From: Ben <balvey_at_comcast.net>
Date: 25 Apr 2007 06:31:01 -0700
Message-ID: <1177507861.381230.9340@n15g2000prd.googlegroups.com>


9.2.0.5 Ent Ed AIX5L

So I read an article on table compression this morning and it sounds like good stuff. My question is since data is not compressed if you do normal inserts, ie OLTP system, is there any benefit to using it in an OLTP system? We periodically archive tables to a different schema than our production schema, the processes that are used to do this range from out of the box to custom PL/SQL procedures. We also have tables that transactions are aged into, like an open order and closed order table setup.
If I compressed a table then future transactions were inserted using a normal insert into ... statement, would the data that was already compressed stay compressed and the new data would not be compressed? I'm trying to think of a way to benefit from compression and save some disk space and possibly speed up queries on the older data in our oltp & dss systems.

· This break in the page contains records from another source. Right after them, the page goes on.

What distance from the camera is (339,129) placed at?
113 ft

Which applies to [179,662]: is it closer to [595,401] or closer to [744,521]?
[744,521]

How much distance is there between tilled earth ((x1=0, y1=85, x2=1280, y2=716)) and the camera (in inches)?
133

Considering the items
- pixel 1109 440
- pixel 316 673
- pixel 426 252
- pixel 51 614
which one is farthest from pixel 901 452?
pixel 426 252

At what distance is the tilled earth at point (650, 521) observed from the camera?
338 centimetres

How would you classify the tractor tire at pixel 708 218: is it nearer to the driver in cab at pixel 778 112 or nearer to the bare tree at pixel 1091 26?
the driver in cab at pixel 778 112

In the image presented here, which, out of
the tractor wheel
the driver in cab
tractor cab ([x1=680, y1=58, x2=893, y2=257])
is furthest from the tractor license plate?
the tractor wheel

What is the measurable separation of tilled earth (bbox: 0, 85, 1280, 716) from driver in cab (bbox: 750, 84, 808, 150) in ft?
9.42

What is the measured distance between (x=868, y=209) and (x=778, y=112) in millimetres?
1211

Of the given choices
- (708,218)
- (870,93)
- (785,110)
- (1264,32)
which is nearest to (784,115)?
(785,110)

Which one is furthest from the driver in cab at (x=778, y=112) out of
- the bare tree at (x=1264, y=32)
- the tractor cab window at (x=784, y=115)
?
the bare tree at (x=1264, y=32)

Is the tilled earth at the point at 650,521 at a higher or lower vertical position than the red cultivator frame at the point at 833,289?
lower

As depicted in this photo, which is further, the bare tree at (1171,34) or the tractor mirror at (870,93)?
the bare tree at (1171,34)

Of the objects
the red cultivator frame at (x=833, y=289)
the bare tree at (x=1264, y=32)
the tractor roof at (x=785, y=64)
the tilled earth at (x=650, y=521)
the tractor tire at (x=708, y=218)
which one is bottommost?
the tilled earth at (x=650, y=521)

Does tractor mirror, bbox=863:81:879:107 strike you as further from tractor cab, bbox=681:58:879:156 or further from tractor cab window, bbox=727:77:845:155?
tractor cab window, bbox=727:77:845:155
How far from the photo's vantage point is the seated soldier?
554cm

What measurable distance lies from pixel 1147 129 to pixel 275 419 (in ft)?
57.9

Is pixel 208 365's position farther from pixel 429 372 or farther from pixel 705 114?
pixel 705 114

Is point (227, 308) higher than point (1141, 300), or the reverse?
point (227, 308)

The way I see it the process would go, it may not be worth the effort, just kicking the idea around.

  1. compress archive table, 1 month down the road archive more data into archive table, re-compress archive table, rinse wash repeat.
  2. compress closed orders table, daily transactions get written to closed orders, end of month archive closed orders > 18 months old, re compress closed orders table, rinse, wash, repeat.